- جڑواں
- Genre: Drama Family
- Written by: Fiza Jaffary Orooj Binte Arsalan
- Directed by: Furqan Adam
- Starring: Aina Asif Reham Rafiq Sabreen Hisbani Shahood Alvi Zhalay Sarhadi Nadia Hussain Adnan Raza Mir Syed Mohammad Ahmed
- Theme music composer: Syed Adeel
- Opening theme: "Yeh Ishq Bara Bedardi Hai" by Musavir Khan
- Country of origin: Pakistan
- Original language: Urdu
- No. of seasons: 1

Production
- Producers: Momina Duraid Productions Babar Javed
- Production locations: Karachi, Pakistan
- Cinematography: Sheeraz Zafar
- Editor: Shahbaz Ali Baloch
- Camera setup: Multi-camera
- Running time: 36–38 minutes
- Production companies: BJ Productions Momina Duraid Productions

Original release
- Network: Hum TV Hum Network
- Release: 6 February – 23 May 2025

= Judwaa (TV series) =

2025 Pakistani TV series

Judwaa is a 2025 Pakistani television series directed by Furqan Adam and written by Fiza Jaffary and Orooj Binte Arsalan, It stars Aina Asif, Reham Rafiq, Sabreen Hisbani, Shahood Alvi, Zhalay Sarhadi, Nadia Hussain, Adnan Raza Mir and Syed Mohammad Ahmed rounding out the ensemble cast. The story revolves around a family torn apart by misunderstandings; it aired on Hum TV from 6 February 2025 to 23 May 2025.

== Premise ==
Judwaa is the story of twin girls who have identical faces but contrasting personalities.

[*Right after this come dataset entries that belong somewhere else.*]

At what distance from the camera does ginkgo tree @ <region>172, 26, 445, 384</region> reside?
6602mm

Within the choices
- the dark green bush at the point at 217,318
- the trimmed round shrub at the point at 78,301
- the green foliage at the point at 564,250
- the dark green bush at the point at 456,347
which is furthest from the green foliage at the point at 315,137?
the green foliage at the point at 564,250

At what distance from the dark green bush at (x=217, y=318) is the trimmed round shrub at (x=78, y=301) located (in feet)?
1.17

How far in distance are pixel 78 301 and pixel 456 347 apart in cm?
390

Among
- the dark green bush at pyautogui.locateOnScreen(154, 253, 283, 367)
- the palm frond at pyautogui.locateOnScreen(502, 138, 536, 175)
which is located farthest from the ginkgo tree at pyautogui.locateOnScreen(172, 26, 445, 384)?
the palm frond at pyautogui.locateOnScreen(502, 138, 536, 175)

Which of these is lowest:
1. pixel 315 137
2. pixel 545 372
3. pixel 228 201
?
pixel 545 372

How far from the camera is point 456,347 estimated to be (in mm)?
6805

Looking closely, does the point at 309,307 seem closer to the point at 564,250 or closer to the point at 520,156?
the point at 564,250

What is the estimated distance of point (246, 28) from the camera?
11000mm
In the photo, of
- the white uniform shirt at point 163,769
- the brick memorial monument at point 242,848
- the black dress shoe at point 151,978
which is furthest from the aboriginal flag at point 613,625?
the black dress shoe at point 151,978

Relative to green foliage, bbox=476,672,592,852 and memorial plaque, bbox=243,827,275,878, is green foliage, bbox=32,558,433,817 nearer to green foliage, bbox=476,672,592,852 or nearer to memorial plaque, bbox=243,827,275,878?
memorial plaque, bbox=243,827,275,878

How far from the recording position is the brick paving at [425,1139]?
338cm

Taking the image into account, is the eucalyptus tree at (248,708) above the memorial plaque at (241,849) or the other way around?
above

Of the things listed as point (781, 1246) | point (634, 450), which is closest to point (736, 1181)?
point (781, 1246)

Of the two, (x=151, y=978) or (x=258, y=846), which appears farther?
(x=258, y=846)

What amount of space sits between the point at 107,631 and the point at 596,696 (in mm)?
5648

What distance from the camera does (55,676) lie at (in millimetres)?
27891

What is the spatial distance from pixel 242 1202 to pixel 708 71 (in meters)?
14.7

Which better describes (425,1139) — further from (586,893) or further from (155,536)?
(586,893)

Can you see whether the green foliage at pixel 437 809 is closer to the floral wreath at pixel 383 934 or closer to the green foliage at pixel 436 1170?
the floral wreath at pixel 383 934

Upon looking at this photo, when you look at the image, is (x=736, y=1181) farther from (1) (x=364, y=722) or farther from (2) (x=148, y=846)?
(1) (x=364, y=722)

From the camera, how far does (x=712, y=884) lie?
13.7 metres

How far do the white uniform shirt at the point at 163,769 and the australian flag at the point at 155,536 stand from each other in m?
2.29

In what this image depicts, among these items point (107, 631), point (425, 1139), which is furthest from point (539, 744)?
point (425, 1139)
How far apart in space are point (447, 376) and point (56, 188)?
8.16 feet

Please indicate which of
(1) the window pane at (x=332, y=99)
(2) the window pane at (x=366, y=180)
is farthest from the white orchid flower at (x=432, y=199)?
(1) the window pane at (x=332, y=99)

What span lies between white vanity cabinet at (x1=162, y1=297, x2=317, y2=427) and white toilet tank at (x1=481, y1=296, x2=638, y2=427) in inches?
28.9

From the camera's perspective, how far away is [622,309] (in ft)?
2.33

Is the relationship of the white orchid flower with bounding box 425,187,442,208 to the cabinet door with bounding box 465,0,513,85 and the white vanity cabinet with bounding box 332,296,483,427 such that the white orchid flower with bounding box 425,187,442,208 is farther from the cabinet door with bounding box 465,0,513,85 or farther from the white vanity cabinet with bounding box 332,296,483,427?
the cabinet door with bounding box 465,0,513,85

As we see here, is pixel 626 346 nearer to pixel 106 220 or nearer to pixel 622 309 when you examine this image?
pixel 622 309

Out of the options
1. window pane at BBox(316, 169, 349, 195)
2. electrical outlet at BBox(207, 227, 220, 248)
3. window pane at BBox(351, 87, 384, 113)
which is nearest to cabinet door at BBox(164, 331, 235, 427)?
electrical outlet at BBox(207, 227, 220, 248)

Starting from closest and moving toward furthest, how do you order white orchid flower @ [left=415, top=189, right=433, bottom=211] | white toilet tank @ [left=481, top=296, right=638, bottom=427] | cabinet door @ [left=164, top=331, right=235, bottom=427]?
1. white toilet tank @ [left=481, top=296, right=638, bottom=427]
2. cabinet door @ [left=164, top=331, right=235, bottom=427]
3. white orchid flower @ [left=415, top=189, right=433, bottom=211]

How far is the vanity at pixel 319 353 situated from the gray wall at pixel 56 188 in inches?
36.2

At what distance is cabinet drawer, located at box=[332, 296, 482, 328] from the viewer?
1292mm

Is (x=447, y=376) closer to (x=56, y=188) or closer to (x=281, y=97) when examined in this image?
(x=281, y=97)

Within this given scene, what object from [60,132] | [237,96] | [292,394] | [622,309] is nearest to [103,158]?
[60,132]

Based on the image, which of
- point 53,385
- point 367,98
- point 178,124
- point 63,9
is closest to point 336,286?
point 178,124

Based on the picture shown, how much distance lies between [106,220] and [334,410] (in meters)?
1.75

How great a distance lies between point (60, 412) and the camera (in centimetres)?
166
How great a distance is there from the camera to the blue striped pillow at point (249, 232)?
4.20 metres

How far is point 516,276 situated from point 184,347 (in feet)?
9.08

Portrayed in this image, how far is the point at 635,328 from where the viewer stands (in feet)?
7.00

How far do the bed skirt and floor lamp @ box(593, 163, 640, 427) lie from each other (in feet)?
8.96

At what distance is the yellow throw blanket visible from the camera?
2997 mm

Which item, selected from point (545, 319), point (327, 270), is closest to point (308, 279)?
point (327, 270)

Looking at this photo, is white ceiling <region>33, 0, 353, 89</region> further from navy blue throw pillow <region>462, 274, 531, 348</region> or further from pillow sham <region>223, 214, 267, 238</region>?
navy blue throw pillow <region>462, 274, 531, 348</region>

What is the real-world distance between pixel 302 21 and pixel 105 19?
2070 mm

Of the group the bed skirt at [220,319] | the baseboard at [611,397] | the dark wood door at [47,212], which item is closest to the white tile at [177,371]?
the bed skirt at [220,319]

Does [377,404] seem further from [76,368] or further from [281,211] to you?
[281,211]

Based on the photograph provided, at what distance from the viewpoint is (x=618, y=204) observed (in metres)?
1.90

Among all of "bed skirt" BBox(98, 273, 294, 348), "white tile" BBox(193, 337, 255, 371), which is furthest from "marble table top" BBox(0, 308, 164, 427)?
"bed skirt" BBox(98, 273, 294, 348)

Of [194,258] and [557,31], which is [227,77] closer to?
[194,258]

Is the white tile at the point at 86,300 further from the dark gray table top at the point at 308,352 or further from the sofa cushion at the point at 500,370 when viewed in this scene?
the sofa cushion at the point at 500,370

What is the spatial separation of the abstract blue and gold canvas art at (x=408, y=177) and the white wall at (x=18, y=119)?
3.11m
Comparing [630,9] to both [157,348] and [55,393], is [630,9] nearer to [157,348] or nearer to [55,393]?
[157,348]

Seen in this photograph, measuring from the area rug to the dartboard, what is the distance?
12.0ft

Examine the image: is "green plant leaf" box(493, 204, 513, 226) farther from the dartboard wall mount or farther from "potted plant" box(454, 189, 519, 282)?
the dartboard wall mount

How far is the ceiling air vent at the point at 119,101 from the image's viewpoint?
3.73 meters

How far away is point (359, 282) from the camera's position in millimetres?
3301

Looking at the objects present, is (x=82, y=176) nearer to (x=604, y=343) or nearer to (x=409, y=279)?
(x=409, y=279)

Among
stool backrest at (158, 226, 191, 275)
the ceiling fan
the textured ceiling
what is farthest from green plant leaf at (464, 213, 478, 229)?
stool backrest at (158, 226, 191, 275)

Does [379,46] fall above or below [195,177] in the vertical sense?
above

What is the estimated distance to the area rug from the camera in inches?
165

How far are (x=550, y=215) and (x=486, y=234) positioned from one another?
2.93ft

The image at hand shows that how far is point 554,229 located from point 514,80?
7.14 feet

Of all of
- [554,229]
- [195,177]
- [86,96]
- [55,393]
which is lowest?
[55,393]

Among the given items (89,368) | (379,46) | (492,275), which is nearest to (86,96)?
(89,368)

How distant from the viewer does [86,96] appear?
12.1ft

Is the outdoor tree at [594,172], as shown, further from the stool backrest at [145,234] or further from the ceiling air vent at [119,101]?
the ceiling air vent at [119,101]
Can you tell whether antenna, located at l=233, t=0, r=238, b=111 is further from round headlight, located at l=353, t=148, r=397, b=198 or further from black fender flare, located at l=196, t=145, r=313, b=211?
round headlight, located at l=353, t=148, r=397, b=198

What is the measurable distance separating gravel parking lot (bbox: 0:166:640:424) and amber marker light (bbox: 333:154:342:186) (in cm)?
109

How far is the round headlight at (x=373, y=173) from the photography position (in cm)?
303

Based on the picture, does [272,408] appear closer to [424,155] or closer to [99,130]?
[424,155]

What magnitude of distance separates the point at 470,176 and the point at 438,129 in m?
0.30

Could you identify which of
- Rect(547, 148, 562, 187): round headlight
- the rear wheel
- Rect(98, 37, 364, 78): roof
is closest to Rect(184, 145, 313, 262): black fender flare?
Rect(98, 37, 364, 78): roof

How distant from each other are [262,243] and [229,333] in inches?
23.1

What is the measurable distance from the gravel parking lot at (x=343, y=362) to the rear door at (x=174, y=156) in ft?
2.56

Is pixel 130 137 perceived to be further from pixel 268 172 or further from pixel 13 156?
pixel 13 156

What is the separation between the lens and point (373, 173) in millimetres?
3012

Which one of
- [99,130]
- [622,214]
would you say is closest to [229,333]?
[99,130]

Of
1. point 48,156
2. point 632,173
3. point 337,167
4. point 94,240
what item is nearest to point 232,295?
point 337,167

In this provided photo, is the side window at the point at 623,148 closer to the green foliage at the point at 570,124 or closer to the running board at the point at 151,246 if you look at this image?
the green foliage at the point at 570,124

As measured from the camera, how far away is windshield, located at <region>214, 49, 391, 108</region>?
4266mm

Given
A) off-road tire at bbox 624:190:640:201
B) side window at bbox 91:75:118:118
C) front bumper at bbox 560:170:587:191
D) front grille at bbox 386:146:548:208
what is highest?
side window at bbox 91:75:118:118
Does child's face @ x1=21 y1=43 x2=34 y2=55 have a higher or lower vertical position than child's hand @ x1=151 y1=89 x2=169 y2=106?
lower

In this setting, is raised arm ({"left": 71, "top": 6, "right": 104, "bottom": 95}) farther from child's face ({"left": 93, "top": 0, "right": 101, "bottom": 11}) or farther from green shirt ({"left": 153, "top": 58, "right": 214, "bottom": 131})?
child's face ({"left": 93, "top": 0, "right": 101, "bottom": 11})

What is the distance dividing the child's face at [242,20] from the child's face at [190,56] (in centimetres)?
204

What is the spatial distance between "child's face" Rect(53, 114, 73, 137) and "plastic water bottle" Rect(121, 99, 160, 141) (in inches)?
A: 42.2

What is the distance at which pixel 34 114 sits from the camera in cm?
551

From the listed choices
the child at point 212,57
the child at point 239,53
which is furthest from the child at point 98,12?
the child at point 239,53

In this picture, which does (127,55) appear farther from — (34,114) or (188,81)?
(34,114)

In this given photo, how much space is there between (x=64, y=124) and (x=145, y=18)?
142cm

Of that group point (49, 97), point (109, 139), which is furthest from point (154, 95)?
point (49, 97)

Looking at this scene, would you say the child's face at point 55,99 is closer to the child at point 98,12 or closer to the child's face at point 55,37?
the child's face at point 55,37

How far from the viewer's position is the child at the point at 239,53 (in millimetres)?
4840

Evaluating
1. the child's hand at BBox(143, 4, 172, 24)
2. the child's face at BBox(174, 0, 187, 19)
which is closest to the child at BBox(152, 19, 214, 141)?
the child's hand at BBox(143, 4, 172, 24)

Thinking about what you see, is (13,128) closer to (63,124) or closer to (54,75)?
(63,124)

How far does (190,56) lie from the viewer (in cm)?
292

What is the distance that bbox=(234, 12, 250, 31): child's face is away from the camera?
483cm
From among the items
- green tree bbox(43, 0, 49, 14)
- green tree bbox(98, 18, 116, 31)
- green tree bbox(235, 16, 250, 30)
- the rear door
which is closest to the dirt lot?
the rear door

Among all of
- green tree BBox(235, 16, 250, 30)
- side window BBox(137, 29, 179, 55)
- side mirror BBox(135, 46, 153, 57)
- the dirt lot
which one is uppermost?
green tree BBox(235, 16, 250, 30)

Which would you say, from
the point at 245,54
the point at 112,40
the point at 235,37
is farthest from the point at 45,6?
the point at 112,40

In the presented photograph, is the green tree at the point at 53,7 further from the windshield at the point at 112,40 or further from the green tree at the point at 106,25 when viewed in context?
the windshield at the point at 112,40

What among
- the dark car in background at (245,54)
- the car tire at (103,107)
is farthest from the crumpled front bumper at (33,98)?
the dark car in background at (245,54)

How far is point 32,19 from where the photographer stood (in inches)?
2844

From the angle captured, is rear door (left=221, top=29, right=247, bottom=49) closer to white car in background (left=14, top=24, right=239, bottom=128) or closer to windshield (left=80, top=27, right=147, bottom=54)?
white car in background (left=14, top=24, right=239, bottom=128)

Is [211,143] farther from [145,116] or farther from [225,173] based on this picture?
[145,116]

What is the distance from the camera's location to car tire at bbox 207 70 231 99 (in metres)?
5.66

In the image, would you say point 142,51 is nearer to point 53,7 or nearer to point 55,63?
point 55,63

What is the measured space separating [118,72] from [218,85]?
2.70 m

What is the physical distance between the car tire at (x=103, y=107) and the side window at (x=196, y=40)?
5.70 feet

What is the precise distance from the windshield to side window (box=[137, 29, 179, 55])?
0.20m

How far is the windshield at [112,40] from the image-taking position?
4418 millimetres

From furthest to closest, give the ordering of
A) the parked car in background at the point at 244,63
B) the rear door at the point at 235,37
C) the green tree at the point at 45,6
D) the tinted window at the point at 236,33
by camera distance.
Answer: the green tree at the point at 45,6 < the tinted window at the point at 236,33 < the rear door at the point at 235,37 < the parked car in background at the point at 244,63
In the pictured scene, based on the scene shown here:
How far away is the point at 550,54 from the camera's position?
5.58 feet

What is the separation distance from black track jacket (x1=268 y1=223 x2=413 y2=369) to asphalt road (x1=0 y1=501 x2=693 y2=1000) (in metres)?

One is gentle and reserved, while the other is bold and fearless.

== Cast ==

=== Main Cast ===

- Aina Asif as Sara/Zara
- Sabreen Hisbani as Shazia
- Shahood Alvi as Mazhar
- Zhalay Sarhadi as Salma
- Nadia Hussain as Farhat
- Adnan Raza Mir as Adil
- Syed Mohammad Ahmed as Nana Miyan
- Ali Dayan as Sarmad
- Reham Rafiq as Rakshi

== Episodes ==

| Series | Episodes |  | Originally released |  |
| First released | Last released |
| 1 | 61 |  | 6 February 2025 | 23 May 2025 |

=== Season 01 (2025) ===

| No. in season | Title | Directed by | Original release date |
|---|---|---|---|
| 1 | "Episode 02" | Furqan Adam | 6 February 2025 |
| 2 | "Episode 03" | Furqan Adam | 7 February 2025 |
| 3 | "Episode 03" | Furqan Adam | 8 February 2025 |
| 4 | "Episode 04" | Furqan Adam | 9 February 2025 |
| 5 | "Episode 05" | Furqan Adam | 10 February 2025 |
| 6 | "Episode 06" | Furqan Adam | 11 February 2025 |
| 7 | "Episode 07" | Furqan Adam | 12 February 2025 |
| 8 | "Episode 08" | Furqan Adam | 13 February 2025 |
| 9 | "Episode 09" | Furqan Adam | 14 February 2025 |
| 10 | "Episode 10" | Furqan Adam | 15 February 2025 |

== Release and reception ==
The series premiered on 6 February 2025, on Hum TV. The show premiered daily at the prime time 9:00PM slot until 1 March 2025.

Gulf News called the series a must watch praising the story and actors.